ROSANA ARQUES Si la ética es "la ciencia del
comportamiento moral", plantearnos la necesidad de una nueva ética implica
reconocer que el código ético actual, no es suficiente para asumir los cambios
de moralidad que se están produciendo en este recién nacido siglo XXI.
La moral del individuo, de la familia, de la
colectividad está sufriendo un cambio trascendental porque los valores, las
estructuras sociales y las ideologías que han propiciado nuestro actual modelo
de sociedad, y por ende, nuestro sistema ético, se están viendo profundamente
afectadas por la revolución tecnológica, el acceso a las redes de información,
el sutil cambio de lo individual a lo global. Hasta ahora, cualquier cambio de
pensamiento, ideología, incluso el de la propia forma política del Estado,
implicaba la modificación del código ético de la sociedad, pero eran cambios
que se producían en un largo intervalo de tiempo, de tal forma que era casi
imperceptible para la sociedad y el individuo.

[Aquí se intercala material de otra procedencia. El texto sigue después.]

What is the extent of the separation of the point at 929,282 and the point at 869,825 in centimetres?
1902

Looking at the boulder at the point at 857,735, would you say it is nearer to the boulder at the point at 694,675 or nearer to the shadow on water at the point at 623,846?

Frente a ese cambio gradual, hoy el ser humano
vive inmerso en una profunda revolución tecnológica, que ha producido en un
corto espacio de tiempo, cambios trascendentales en la sociedad, posibilitando
por ejemplo, la incorporación de la mujer al trabajo, la reducción de los
horarios laborales, la aparición del ocio, la comunicación global a tiempo
real, la invención medios de transportes que facilitan los viajes y el
intercambio cultural.
Estos cambios llevan consigo una rápida
modificación de los códigos éticos imperantes, que dejan de tener sentido y ya
no sirven al individuo del siglo XXI, que tiene acceso a otras culturas, a
otras formas de pensamiento, a otras manifestaciones políticas y religiosas.
Esa aceleración en todos los ámbitos de la vida, y especialmente en el ético,
junto con el abuso de los medios de información, provocan en el individuo una
sensación de anarquía moral, todo vale, se invierten y pervierten los valores
tradicionales a través de su uso mediatizado con fines meramente especulativos
y crematísticos. El individuo percibe la confusión moral, la falta de
referentes y criterios, y lo peor de todo, es que puede acabar instalado y
acomodado en esta forma de vivir, de ahí que se diga que el siglo XXI será
ético o no será.
Si queremos una nueva ética, antes será preciso
que sepamos dónde estamos y hacia dónde queremos ir, de esta forma podremos, no
inventar nuevos valores, si es que ello es posible, sino redefinir los valores
que desde que el ser humano tiene conciencia le han acompañado y que están
anclados en lo más profundo de su código genético. El reto no está en crear una
nueva ética, sino en reinventarla, ajustar y redefinir los valores a las
necesidades del ser humano actual y a la sociedad en la que desarrolla su
existencia, redescubrir nuevos aspectos de valores tradicionales que, como el
del respeto a la vida, podrían suponer un cambio profundo en las estructuras
actuales, así por ejemplo, inculcar en las generaciones venideras el profundo
respeto por los demás, como máxima manifestación de la naturaleza, y por encima
de cualquier clase de poder, supondría liberar a la sociedad del yugo de la
guerra, del hambre, de la destrucción de la naturaleza. Reactivando uno solo de
los valores es posible cambiar el mundo.
Las transformaciones que estamos viviendo, tanto
a nivel individual como social, demandan un nuevo sentido de los valores
tradicionales, la sociedad está pidiendo a gritos que palabras como
solidaridad, cooperación, laicidad, igualdad, fraternidad, libertad que han
sido pervertidas por intereses espurios, se llenen de sentido, de un nuevo
sentido, claro, definido, sin ambigüedades ni tergiversaciones interesadas, un
sentido en sintonía a cómo quiere vivir el ser humano, un sentido que habrá de
actuarse a través y desde la educación y la cultura, que serán los referentes
indiscutibles de este siglo XXI, e inspirados por un sentimiento de
espiritualidad, pero no en un sentido religioso o místico del término, sino en
el sentido de íntima comunión con la naturaleza.